Schule des Rades

Arnold Keyserling

Voraussetzungen der Sinnesphilosophie

In dieser Untersuchung möchte ich die grundsätzliche Verschiedenheit der Philosophie Hermann Keyserlings mit allen früheren aufzeigen und weiter meine an sie anschließende Arbeit skizzieren. Trotzdem das erste Werk meines Vaters schon über vierzig Jahre der Welt vorliegt, haben außerhalb des kleinen Kreises der Schüler und Mitglieder nur wenige verstanden, um was es sich bei der Schule der Weisheit eigentlich handelt und wie sich ihr Standort sowohl gegenüber der Universitätsphilosophie als auch gegenüber Kirche und esoterischen Schulen, wie Anthroposophie etc., abgrenzt. Die Neigung des menschlichen Geistes, Neues stets auf Bekanntes zurückzuführen, wirkte in ihrem Falle direkt erkenntnishindernd. Bei der Philosophie meines Vaters handelt es sich vor allem um neue Voraussetzungen bei der Betrachtung des Lebens. Diese können niemals durch Rückführung auf Bekanntes verstanden, sondern nur durch offene Geisteshaltung erkannt und bewältigt werden. Hier lag auch der Grund des Diskussionsverbotes in der Darmstädter Schule.
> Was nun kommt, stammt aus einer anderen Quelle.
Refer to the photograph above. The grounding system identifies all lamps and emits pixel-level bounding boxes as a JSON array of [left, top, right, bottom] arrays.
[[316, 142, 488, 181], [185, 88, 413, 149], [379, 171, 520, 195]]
Nehmen wir uns zuerst die Grundvoraussetzungen der Philosophie meines Vaters vor, wie sie in den kritischen Werken Das Gefüge der Welt und Kritik des Denkens dargelegt sind.

  1. Gegenstand dieser Philosophie ist das Weltall, gesehen als eine Vielfalt von Erscheinungen und Kräften, welche die menschliche Wirklichkeit ausmachen. Dieses Weltall versteht mein Vater als die Summe aller Wirklichkeiten, sowohl der körperlichen als auch der geistigen und seelischen. Diese Wirklichkeit umfasst sowohl die Welt des Bleibenden, Ruhenden, der Verhältnisse und Gesetze, als auch die der steten Wandlung, und zwar werden die stetigen Gesetze als Regeln betrachtet, innerhalb derer und nach welchen die Wandlungen zustande kommen.
    Ferner begreift die Sinnesphilosophie unter die bestehenden Beziehungen diejenigen zwischen erkennendem Subjekt und Weltall mit ein. Auch die menschliche Natur, der Charakter, die Psyche etc. gehören zur so gefassten Wirklichkeit mit dazu, da auch sie als Vielfalt zu verstehen sind.
  2. Wesen des Menschen, das heißt die Vielfalt zur Einheit verbindende Macht in ihm, ist das Selbst, welches die Verbindung zwischen Geist und Seele schafft. Diese Neuverknüpfung von Geist und Seele ist ein Hauptziel der Schule der Weisheit. Das Selbst als Wirkungseinheit verstanden, ist nicht von Natur aus Zentrum des menschlichen Gemüts, es muss erst auf dem Weg zur Vollendung vom Einzelmenschen errungen werden. Das Innewerden der verbindenden Macht des Selbstes offenbart sich in der Fähigkeit zur Ganzheitsschau und Intuition, zum Durchschauen aller Zusammenhänge auf ihren Sinn für den strebenden Menschen.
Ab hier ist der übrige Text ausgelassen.